**Task details**
Copy the passage on out-of-state workers in Louisiana from "Much of the overt" up to and including "for Kenner's mayor.", swapping "trailers" for "campers".
(Beginning of Text)
And they are stirring up resentment. Louisianians, from high-level public officials to low-wage workers, have begun to complain about the influx of outsiders they perceive as having come to profit off their pain.

"People from other states, we appreciate their help," said Aubrey D. Cheatham, a union electrician from New Orleans who believes he lost a job to lower-paid workers from outside Louisiana. "But everybody else is getting work, not us."

Workers from all over have been pouring into Louisiana, some bused in by contracting companies, others simply turning up on their own in search of jobs. While nobody seems to know how many are here, there is plenty of work; the federal government estimates it will spend more than $450 million just to clean up hurricane debris.

And as that work continues, Louisianians are casting unhappy eyes on everyone from the giant construction companies that won federal contracts to the small-town builders driving big pickup trucks with out-of-state license plates.

Much of the overt hostility is focused on the army of Latino workers who appear to be doing much of the dirtiest cleanup work, often in the employ of those big companies, and often for less money that local workers might insist on.

State officials have expressed concerns, with Senator Mary L. Landrieu, Democrat of Louisiana, calling on Oct. 24 for an investigation of federal contractors, whom she said were hiring "low-wage undocumented workers." And in Kenner, just west of New Orleans, the City Council has passed an emergency ordinance to try to regulate workers' trailers and tents that have mushroomed all over the city.

"We're trying to be as considerate and compassionate as we can be to our out-of-town guests, but we need to preserve the quality of life for our residents as well," said Philip J. Ramon, chief of staff for Kenner's mayor.

Employers point out that they are not required to investigate the authenticity of employees' documents. And as for bringing in workers, some say they have no choice.

"People in the area of impact are disjointed, disoriented," said Burton T. Fried, president of LVI Services.

But in places where LVI will be working for a while, it tries to make a transition to local workers, Mr. Fried said. "The purpose is, forgetting morality, that we don't have to pay per diems, food service, transportation," he said.

The focus on Hispanic immigrants worries people like Representative Nydia M. Velázquez of New York, the ranking Democrat on the House Small Business Committee.

"I am afraid the anger and frustration of hurricane victims is going to be turned against undocumented workers, who are being taken advantage of," Ms. Velázquez said.

Louisiana has only a small Spanish-speaking population, which is concentrated in and around Kenner. New Orleans itself is 3.1 percent Hispanic, according to the latest census, and the state as a whole is just 2.4 percent, far less than the national average of 12.5 percent. Therefore many of the newcomers stand out.

The worker encampments are also not hard to spot: next to a cemetery on Airline Highway in Metairie, around the side of a Winn-Dixie supermarket on Williams Boulevard in Kenner, on the campus of Delgado Community College in New Orleans.

There are less formal living arrangements, too. On the west side of City Park, in the north part of New Orleans, campers are parked next to forklifts, tents have sprouted next to dump trucks and hammocks are slung next to front-end loaders. Judging by the license plates on the trucks, many of the inhabitants appear to be from nearby states.

But not all, at least not originally. José L. Garcia and five of his friends were camping recently under a live oak tree, sharing three tents, eating food from a church kitchen and bathing in a plastic garbage can. The men live in Charlotte, N.C., but said most of them knew one other from the Mexican state of Michoacán.
(End of Text)
(Beginning of Data extract)
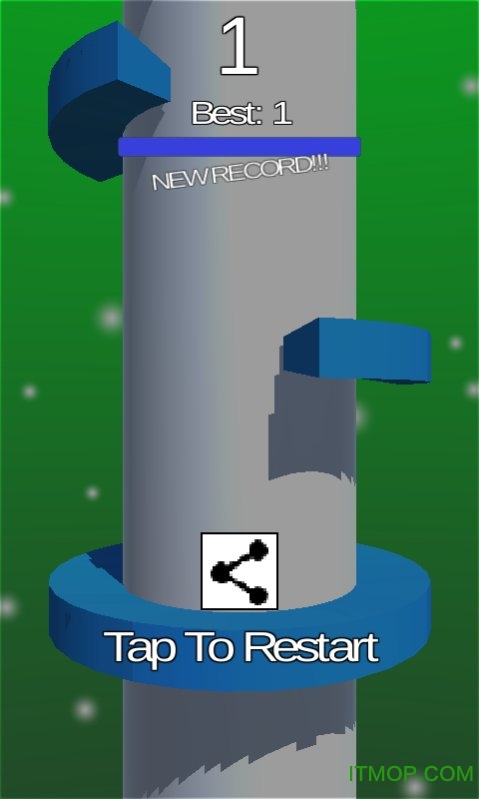 螺旋向上(Helix Up)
(End of Data extract)
**Response to this exercise**
Much of the overt hostility is focused on the army of Latino workers who appear to be doing much of the dirtiest cleanup work, often in the employ of those big companies, and often for less money that local workers might insist on.

State officials have expressed concerns, with Senator Mary L. Landrieu, Democrat of Louisiana, calling on Oct. 24 for an investigation of federal contractors, whom she said were hiring "low-wage undocumented workers." And in Kenner, just west of New Orleans, the City Council has passed an emergency ordinance to try to regulate workers' campers and tents that have mushroomed all over the city.

"We're trying to be as considerate and compassionate as we can be to our out-of-town guests, but we need to preserve the quality of life for our residents as well," said Philip J. Ramon, chief of staff for Kenner's mayor.